Work to complete.
Rewrite the records below, replacing "nearest" with "closest" and changing nothing else. Leave the pictures out of your answer.
** begin Records **
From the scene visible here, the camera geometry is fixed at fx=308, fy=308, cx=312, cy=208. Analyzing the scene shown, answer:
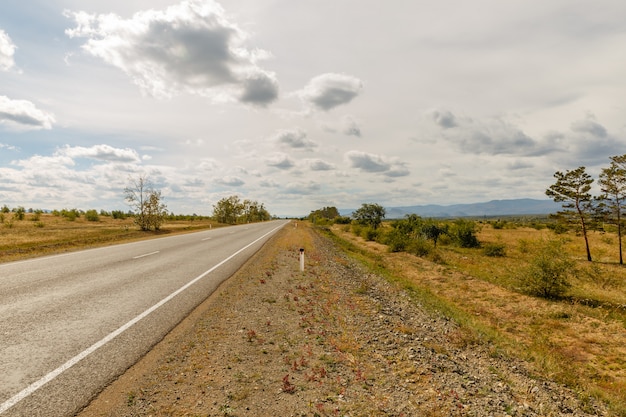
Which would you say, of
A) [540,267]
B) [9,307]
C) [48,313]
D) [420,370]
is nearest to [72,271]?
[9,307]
** end Records **
Solution to the exercise.
From the scene visible here, the camera geometry is fixed at fx=308, fy=308, cx=312, cy=208. Analyzing the scene shown, answer:
Which would you say, of
A) [540,267]
B) [9,307]
C) [48,313]
D) [420,370]
is closest to [72,271]?
[9,307]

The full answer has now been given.